Cycle Mlle Serment

Les cinq poèmes suivants furent publiés dans la cinquième partie des Poésies choisies de Messieurs Corneille, Boisrobert [...], Paris, Charles de Sercy, 1660. Une lettre dans le recueil manuscrit de Conrart (t. IX, p. 859), datée de Rouen du 16 décembre 1659 et adressée à Mlle de Scudéry, permet de dater les deux premiers, « Mes deux mains » et « Je ne veux plus devoir »  :

« L’incomparable Sapho est suppliée de mander son avis à l’illustre Aspasie, touchant deux épigrammes faits pour une belle dame de sa connoissance, qui, par un accès d’estime, avoit baisé la main gauche de l’auteur. Il y a partage pour juger lequel est le plus galant : l’un a plus d’effort de pensée, et l’autre a quelque chose de plus simple et plus naturel. »

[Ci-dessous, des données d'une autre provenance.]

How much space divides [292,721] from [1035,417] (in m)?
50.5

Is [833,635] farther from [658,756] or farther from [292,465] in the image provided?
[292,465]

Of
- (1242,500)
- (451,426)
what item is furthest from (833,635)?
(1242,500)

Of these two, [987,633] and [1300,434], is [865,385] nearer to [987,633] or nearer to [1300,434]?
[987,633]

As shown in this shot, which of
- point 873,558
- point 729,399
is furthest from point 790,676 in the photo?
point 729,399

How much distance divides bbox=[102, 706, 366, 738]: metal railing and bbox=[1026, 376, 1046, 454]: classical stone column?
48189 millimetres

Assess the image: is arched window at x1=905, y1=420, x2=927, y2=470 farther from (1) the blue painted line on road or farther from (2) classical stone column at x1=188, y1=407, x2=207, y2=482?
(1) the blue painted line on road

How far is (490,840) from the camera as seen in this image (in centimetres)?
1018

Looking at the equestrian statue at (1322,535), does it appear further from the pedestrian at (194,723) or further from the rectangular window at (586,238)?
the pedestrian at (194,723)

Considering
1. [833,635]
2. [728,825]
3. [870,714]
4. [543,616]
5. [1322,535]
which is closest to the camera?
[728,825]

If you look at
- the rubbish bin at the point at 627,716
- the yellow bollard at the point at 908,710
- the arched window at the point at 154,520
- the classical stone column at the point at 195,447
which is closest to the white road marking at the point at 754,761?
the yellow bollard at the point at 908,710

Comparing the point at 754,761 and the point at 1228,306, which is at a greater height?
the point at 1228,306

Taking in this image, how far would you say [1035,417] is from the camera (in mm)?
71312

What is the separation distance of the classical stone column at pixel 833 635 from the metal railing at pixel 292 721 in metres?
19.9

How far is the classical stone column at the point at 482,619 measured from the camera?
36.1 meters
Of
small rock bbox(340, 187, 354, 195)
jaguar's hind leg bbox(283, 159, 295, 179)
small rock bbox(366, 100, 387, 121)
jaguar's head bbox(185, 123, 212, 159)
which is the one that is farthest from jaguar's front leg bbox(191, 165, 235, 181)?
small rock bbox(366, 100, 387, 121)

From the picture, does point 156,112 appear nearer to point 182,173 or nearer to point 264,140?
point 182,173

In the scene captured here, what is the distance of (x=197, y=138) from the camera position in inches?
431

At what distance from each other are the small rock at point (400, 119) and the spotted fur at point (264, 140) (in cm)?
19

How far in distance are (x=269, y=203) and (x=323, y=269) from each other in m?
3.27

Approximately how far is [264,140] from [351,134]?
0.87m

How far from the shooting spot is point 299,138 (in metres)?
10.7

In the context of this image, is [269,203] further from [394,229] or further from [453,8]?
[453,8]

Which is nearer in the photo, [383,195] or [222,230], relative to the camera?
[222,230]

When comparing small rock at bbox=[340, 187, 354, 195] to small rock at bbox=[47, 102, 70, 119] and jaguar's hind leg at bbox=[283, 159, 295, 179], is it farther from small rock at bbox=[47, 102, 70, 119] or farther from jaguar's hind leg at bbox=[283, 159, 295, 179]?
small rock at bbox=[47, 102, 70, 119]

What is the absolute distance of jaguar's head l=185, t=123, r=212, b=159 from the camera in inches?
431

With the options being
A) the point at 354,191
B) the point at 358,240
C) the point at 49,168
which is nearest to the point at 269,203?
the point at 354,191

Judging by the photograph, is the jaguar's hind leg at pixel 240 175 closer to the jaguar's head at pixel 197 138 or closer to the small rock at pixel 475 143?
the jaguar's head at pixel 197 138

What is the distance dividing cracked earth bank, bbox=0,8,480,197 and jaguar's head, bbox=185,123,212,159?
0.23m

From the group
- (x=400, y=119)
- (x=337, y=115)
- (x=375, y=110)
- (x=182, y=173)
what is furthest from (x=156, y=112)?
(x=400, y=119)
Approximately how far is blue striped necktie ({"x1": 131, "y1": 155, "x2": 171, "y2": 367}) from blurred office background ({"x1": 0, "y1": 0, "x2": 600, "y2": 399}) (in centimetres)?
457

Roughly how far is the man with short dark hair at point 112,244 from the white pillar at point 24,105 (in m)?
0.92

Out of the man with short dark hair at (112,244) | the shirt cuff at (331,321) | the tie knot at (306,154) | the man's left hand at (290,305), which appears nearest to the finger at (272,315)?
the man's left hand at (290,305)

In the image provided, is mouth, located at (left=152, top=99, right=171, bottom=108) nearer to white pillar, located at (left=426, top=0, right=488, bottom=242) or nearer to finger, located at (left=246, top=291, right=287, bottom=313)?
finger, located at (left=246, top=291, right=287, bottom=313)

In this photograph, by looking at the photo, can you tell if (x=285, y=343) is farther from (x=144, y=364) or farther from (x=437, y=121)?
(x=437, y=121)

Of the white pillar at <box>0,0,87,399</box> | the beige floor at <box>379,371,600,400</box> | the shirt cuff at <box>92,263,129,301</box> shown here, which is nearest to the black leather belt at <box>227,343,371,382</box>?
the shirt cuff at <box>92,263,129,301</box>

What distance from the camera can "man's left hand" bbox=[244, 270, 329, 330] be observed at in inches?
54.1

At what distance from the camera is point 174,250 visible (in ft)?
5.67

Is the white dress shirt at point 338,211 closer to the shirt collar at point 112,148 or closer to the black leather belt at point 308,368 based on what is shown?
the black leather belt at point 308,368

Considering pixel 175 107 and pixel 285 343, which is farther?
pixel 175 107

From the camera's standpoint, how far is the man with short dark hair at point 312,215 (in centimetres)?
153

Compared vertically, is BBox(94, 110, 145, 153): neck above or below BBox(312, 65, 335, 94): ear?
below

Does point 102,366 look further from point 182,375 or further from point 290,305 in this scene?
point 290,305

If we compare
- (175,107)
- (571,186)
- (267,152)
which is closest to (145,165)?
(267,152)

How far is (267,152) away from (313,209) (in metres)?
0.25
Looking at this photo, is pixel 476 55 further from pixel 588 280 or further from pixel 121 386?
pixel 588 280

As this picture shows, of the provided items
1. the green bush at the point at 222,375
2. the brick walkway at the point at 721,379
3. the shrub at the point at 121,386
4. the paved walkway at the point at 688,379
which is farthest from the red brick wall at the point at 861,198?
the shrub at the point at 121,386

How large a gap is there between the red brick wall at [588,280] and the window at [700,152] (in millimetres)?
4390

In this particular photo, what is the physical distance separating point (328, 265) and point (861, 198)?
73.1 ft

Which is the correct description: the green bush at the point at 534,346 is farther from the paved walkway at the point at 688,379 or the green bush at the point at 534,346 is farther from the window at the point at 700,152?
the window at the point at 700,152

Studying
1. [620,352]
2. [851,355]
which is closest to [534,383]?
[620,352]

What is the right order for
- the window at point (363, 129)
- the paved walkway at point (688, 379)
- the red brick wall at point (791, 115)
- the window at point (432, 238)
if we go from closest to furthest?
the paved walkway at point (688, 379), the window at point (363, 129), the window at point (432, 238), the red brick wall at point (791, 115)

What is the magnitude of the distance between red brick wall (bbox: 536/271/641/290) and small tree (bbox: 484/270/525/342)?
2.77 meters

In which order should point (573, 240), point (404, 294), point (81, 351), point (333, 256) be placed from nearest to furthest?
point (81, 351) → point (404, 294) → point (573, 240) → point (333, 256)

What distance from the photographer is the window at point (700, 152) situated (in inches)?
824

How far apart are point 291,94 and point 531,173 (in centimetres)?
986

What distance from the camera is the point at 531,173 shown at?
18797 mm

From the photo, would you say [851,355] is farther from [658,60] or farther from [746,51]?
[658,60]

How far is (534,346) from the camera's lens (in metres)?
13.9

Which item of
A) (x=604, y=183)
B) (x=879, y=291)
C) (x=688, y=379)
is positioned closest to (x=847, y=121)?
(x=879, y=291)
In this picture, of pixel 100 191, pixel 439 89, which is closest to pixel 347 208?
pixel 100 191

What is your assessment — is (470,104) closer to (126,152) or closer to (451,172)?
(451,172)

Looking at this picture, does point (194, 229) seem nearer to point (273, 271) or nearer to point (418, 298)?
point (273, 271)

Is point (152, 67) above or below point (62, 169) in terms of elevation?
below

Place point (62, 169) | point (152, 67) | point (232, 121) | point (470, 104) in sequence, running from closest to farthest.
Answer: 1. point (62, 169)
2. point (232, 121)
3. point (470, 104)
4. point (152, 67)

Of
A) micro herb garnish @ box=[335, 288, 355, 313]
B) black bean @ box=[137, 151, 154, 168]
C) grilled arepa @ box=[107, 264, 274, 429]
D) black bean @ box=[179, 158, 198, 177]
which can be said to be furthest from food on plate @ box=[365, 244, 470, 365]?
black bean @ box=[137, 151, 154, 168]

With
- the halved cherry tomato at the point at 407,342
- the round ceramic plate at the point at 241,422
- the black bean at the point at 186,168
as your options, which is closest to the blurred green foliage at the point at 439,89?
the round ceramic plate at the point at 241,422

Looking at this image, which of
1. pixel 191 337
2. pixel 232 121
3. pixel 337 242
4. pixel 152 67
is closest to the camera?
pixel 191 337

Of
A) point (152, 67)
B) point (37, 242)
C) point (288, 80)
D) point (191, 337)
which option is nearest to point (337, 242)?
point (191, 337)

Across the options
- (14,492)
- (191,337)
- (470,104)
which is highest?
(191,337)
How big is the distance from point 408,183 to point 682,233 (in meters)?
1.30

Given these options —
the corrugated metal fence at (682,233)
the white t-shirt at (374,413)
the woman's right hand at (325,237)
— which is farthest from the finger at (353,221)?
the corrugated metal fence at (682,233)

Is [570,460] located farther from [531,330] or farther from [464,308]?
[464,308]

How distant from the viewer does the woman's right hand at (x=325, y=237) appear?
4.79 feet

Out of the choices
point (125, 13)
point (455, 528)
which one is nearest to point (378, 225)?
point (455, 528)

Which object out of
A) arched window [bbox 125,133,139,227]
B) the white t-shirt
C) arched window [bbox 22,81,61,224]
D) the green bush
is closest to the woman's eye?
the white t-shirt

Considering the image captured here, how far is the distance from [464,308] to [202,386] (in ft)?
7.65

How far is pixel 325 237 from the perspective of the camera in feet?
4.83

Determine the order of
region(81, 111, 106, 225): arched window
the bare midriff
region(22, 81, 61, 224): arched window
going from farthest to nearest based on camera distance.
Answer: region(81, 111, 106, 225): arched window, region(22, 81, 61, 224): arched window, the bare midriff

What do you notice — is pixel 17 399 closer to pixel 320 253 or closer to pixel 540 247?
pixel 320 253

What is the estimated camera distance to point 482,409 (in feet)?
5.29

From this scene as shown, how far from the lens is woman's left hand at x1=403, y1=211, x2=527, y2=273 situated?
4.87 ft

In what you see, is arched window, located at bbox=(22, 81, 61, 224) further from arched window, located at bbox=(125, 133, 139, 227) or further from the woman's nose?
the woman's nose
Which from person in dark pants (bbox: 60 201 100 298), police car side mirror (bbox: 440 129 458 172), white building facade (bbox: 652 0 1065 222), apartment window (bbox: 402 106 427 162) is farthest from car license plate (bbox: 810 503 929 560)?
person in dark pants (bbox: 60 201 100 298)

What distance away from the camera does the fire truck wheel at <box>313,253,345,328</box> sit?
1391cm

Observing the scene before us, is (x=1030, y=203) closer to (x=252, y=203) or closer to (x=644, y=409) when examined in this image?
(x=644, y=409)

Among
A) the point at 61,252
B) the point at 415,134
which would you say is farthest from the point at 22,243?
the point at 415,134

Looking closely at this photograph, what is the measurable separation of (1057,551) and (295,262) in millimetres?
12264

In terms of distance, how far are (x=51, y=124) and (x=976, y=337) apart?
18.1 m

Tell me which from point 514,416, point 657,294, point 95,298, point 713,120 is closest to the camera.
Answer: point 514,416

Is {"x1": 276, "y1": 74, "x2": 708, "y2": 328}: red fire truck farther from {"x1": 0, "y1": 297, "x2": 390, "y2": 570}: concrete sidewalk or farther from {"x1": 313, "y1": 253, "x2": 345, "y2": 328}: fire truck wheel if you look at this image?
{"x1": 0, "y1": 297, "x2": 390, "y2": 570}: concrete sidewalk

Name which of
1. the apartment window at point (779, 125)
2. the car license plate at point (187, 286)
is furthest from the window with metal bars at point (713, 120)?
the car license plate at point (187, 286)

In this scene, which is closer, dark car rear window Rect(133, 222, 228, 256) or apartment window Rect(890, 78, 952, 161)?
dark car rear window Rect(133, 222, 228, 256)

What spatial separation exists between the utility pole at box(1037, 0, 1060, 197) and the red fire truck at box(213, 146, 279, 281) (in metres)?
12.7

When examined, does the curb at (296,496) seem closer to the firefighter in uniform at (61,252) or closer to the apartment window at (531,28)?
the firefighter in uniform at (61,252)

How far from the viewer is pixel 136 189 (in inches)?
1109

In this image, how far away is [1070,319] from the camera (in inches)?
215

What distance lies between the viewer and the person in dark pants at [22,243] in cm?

« Jalousie » et l'épigramme « Qu'on te flatte » sont adressés à Philis, qui serait la même personne dans dans les deux premiers, malgré le passage du vouvoiement au tutoiement.

Quant au rondeau « Je pense à vous », on peut dire comme André Stegman (Corneille, Oeuvres complètes, Paris, Seuil, 1963, p. 883) que « Le ton du morceau invite à le rattacher au "cycle" de Mlle Serment ».

Pour de nombreux historiens, cette Philis qui a baisé la main de Corneille serait Mlle Serment, mais je ne connais pas de source contemporaine. La réponse « Si vous parlez sincèrement » est de Mlle Serment selon l'édition des Oeuvres diverses de Granet (1738), mais de Mlle de Scudéry selon le recueil Conrart. Plus récemment, pour Georges Couton, dans le troisième volume de son édition des Oeuvres complètes de Corneille dans la Bibliothèque de la Pléiade (Gallimard, 1987), « Attribuer la réponse [à « Mes deux mains »] à Mlle Serment est certainement une erreur. Reconnaître en Philis Mlle Serment en est très probablement une autre. » Pour Couton, Philis serait une Rouennaise. Il est vrai que Granet ne donne aucune source pour son identification de Philis à Mlle Serment.


MADRIGAL

 

Mes deux mains à l’envi disputent de leur gloire,

Et dans leurs sentiments jaloux

Je ne sais ce que j’en dois croire.

Philis, je m’en rapporte à vous ;

Réglez mon avis par le vôtre. 5

Vous savez leurs honneurs divers :

La droite a mis au jour un million de vers ;

Mais votre belle bouche a daigné baiser l’autre.

Adorable Philis, peut-on mieux décider

Que la droite lui doit céder ? 10

 

Réponse de Mademoiselle Serment [titre de l'édition Granet]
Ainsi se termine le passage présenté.